AMBLESIDE is having to cope with more than its fair share of controversial issues at the moment.
Premier Inn is keen to open a £5 million, 64-room hotel at premises near The Struggle, sparking fears this will hit the business of local B&Bs, while Sainsbury’s has just won planning permission for a new supermarket near Hayes Garden World, despite concerns by some villagers that it will affect local shopkeepers.
Now many in the village are up in arms about plans to introduce on-street car parking charges on roads including Cheapside, Church Street, Compston Road, Kelsick Road, Market Place and King Street.
More than 500 people have signed an online petition set up by county councillor Heidi Halliday, with objectors also signing petitions at the Spar and outdoor outlet Head to the Hills.

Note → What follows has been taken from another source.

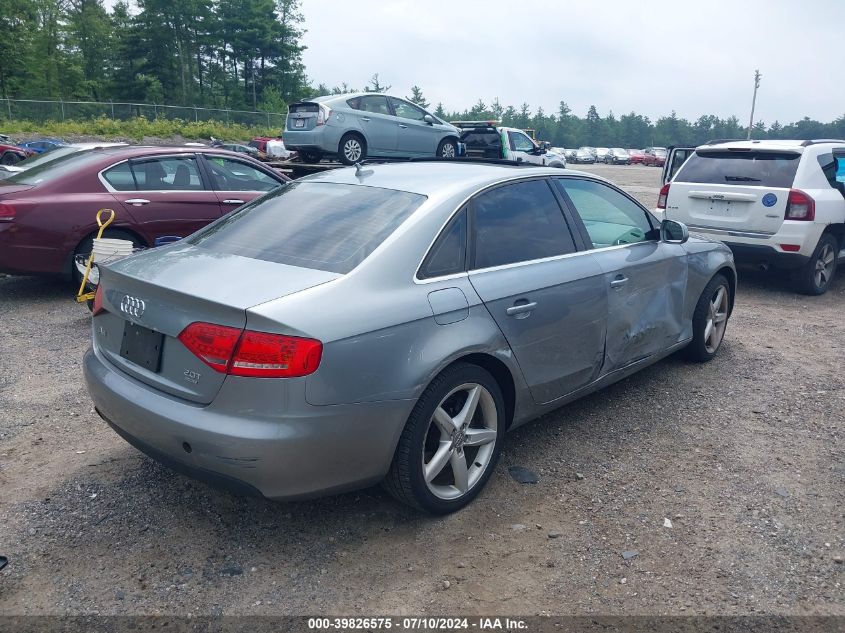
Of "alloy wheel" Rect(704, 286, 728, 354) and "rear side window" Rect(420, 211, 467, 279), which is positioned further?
"alloy wheel" Rect(704, 286, 728, 354)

Protesters fear the Cumbria County Council plans will drive business away from the centre of town.
It is easy to have sympathy. Ambleside has plenty of car parks but they are nearly all pay and display and the existing on-street disc parking - usually restricted to one hour - is useful for those just wanting to nip into the village, perhaps to visit the bank, the chemists or the library.
However, the county council argues it has lost so much funding from Whitehall that it is a case of either cutting more public services or trying to raise revenue through car parking charges.

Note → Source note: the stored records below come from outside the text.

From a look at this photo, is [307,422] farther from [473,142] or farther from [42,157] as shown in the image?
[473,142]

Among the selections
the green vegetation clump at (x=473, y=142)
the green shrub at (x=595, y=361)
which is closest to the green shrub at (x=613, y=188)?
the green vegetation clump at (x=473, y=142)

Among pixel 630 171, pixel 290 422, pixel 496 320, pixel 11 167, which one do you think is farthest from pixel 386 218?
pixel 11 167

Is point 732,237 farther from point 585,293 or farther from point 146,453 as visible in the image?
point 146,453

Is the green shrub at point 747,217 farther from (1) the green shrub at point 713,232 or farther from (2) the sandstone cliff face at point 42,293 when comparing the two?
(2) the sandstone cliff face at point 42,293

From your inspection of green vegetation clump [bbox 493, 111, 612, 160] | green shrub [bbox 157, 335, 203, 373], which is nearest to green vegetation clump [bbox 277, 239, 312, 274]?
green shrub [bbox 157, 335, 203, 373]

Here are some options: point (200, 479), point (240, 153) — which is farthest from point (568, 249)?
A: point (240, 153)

It could be argued that, as Ambleside is such a tourist magnet, the pain of increased charges will be mainly felt by visitors.

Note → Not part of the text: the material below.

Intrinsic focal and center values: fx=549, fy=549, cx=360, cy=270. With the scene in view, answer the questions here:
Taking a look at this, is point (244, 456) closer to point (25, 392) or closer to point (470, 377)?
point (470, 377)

Locals will disagree, particularly those who pop into Ambleside to access services from places like Rydal and Grasmere.
And if those heading by car to shop in Ambleside decide to use the free parking on offer at Sainsbury’s instead of paying on-street charges, then local traders may well feel further pain.
There is no easy answer. But if the council is determined to introduce these charges, perhaps it should be for an initial trial period to assess the real impact on local people and traders.